A Guantanamo inmate being handled by US soldiers (file photo).
Over 100 inmates at the notorious US Guantanamo military prison and torture camp have joined a hunger strike, protesting their indefinite detention and worsening conditions there.
The hunger strike at the maximum-security prison reportedly involves nearly all of the 130 ‘terror’ suspects imprisoned in military base’s Camp 6 in an apparent last-resort effort to highlight their imprisonment without being legally charged and with absolutely no prospect for release, RT reports Wednesday, citing an interview with anti-war activist Sara Flouners.
The treatment of the camp’s inmates “from the very first moment that the prisoners were kidnapped from the other side of the world and brought to Guantanamo has been horrendous,” said Flounders. Their hunger strikes are the only way of even making themselves heard over years and years without any hope of release, without any real charges.”
She further cited a study by the Center for Constitutional Rights to confirm that “92 percent of all the prisoners held in Guantanamo really had no connection at all to Al-Qaeda.”
“They were sort of bought and sold and brought to Guantanamo as part of the US war on terror, justified as part of that war and with no real standing.”
She also insisted that the Muslim inmates held at the US military installation in Cuba are “really just part of the thousands of prisoners held around the world in US secret prisons or in prison ships, secret bases.”
“It is an enormous problem and they are also a part of the hundreds of Muslim prisoners in the US, who have been held, who have been framed on charges, who are held in solitary confinement and special management units,” Flounders added.
A number of state-appointed military lawyers for the inmates have complained of deteriorating health conditions of their clients and what they describe as a worsening humanitarian crisis.

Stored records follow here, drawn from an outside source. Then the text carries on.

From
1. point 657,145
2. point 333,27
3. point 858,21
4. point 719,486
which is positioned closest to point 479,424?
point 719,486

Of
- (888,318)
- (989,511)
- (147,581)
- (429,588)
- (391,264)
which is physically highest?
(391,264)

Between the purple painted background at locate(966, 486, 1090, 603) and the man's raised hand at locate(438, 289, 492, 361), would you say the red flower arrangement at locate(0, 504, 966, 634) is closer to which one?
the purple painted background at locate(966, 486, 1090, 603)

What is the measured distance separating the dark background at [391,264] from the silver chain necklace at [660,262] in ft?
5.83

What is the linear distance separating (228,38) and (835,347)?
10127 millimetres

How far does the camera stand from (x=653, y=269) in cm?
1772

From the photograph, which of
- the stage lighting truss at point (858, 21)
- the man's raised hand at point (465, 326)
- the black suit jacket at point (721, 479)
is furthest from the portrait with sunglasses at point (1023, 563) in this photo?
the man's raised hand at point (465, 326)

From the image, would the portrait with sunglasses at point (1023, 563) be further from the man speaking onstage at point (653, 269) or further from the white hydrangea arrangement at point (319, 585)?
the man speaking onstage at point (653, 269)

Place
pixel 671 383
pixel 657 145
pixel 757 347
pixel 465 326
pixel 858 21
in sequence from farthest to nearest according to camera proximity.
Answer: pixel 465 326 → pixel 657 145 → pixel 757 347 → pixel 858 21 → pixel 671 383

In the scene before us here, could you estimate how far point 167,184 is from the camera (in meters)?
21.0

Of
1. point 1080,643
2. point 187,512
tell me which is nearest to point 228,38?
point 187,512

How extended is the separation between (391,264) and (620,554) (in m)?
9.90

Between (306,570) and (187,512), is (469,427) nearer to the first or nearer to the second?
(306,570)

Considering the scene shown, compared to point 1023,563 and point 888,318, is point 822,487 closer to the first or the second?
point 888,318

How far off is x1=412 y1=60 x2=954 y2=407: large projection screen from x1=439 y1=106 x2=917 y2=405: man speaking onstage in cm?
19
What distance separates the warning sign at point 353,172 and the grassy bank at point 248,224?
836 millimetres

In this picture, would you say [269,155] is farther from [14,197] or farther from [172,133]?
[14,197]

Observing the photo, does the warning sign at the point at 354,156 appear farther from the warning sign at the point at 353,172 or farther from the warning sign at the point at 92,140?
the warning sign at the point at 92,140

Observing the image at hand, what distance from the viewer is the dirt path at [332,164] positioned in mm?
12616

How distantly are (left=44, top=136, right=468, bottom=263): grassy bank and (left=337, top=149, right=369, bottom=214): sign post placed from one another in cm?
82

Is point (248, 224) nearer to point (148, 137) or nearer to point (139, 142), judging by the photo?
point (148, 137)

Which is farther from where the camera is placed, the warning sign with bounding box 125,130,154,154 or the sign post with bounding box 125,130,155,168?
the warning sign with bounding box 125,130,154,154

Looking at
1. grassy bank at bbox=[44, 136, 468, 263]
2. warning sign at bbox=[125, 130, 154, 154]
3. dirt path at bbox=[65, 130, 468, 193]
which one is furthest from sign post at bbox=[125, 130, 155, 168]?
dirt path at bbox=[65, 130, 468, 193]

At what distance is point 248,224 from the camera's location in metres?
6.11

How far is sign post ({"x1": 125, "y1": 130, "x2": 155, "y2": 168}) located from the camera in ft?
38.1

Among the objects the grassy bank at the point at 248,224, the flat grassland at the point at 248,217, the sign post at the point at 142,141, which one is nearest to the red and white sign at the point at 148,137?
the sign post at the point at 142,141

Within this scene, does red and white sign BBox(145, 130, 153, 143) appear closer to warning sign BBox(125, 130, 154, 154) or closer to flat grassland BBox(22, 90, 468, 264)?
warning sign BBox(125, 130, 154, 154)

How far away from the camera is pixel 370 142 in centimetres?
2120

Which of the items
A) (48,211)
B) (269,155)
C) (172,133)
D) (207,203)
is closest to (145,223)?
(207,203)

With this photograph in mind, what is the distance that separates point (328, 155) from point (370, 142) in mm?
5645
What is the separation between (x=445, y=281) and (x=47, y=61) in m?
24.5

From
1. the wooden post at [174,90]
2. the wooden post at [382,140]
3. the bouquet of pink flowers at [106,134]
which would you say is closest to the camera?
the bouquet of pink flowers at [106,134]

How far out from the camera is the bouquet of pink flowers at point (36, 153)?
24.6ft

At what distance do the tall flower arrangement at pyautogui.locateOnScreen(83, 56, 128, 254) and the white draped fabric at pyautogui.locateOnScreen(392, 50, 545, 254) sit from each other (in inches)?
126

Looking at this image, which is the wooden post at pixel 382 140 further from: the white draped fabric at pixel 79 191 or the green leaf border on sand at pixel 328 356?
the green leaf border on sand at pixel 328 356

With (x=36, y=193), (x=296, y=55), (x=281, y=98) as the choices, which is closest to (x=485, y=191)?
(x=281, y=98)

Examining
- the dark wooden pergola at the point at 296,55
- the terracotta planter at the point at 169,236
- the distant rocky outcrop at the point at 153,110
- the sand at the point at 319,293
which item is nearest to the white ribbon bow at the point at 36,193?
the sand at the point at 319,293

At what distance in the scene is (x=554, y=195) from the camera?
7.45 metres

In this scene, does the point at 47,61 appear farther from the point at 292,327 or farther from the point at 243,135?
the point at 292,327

A number of the attorneys have further notified the commander of Guantanamo prison about inmates coughing up blood and losing consciousness.
Several human rights advocates have so far testified before the Inter-American Commission on Human Rights, challenging the American government's failure to shut down the notorious prison and torture camp.
They have further testified about serious psychological consequences of indefinite detention and the deaths of some Guantanamo inmates.